▸ **AIM**:
Reproduce every one of the entries below word for word, keeping each line unchanged.
··· LISTING
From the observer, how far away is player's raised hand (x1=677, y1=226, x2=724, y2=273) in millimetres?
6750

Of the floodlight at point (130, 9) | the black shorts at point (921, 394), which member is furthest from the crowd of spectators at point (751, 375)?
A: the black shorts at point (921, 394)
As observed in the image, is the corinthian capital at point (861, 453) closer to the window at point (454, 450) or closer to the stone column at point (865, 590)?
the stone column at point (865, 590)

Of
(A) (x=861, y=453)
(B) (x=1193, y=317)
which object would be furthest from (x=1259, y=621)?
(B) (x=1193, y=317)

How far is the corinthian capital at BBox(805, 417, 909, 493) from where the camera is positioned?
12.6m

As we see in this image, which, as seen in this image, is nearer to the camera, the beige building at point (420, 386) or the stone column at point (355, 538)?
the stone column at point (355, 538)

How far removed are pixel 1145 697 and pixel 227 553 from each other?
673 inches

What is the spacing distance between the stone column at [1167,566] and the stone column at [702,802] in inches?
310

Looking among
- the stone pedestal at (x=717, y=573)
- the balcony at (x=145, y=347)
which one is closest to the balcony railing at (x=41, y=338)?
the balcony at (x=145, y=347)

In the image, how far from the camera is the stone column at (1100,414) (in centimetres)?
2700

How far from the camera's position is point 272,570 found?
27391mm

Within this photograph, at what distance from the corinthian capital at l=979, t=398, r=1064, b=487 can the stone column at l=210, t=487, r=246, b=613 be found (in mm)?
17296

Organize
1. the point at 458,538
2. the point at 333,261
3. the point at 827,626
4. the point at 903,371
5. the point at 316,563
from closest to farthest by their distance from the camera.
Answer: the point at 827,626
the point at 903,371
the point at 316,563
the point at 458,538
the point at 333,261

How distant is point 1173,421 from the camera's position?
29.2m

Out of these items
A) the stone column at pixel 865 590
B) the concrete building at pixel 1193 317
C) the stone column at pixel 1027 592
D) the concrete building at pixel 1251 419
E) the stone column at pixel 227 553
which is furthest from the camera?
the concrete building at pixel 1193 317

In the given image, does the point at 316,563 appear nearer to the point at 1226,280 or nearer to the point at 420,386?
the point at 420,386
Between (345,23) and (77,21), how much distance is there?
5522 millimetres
······
▸ **EXERCISE RESPONSE**:
From the observer, how far away is player's raised hand (x1=677, y1=226, x2=724, y2=273) in millimetres?
6750

Of the floodlight at point (130, 9) | the black shorts at point (921, 394), which member is furthest from the crowd of spectators at point (751, 375)?
A: the black shorts at point (921, 394)
As observed in the image, is the corinthian capital at point (861, 453) closer to the window at point (454, 450) or closer to the stone column at point (865, 590)?
the stone column at point (865, 590)

Of
(A) (x=861, y=453)
(B) (x=1193, y=317)
which object would be furthest from (x=1259, y=621)?
(B) (x=1193, y=317)

How far is the corinthian capital at BBox(805, 417, 909, 493) from where the camera is positioned?
12.6m

As we see in this image, which, as seen in this image, is nearer to the camera, the beige building at point (420, 386) or the stone column at point (355, 538)?
the stone column at point (355, 538)

How far removed are pixel 1145 697 and pixel 227 553 from each other?
673 inches

What is the spacing distance between the stone column at [1167,566] and the stone column at [702,802] in inches?
310

Looking among
- the stone pedestal at (x=717, y=573)
- the balcony at (x=145, y=347)
which one is closest to the balcony railing at (x=41, y=338)?
the balcony at (x=145, y=347)

In the image, how far from the camera is the stone column at (1100,414) (in centimetres)?
2700

How far from the camera's position is point 272,570 found?
27391mm

Within this photograph, at what distance from the corinthian capital at l=979, t=398, r=1064, b=487 can the stone column at l=210, t=487, r=246, b=613 be found (in mm)?
17296

Organize
1. the point at 458,538
2. the point at 333,261
3. the point at 827,626
4. the point at 903,371
5. the point at 316,563
from closest to farthest by their distance from the camera.
Answer: the point at 827,626
the point at 903,371
the point at 316,563
the point at 458,538
the point at 333,261

How distant is point 1173,421 from the camera's position?
29.2m

Out of these items
A) the stone column at pixel 865 590
B) the concrete building at pixel 1193 317
C) the stone column at pixel 1027 592
D) the concrete building at pixel 1251 419
E) the stone column at pixel 227 553
which is furthest from the camera?
the concrete building at pixel 1193 317

In the given image, does the point at 316,563 appear nearer to the point at 1226,280 or nearer to the point at 420,386?
the point at 420,386
Between (345,23) and (77,21), how much distance is there?
5522 millimetres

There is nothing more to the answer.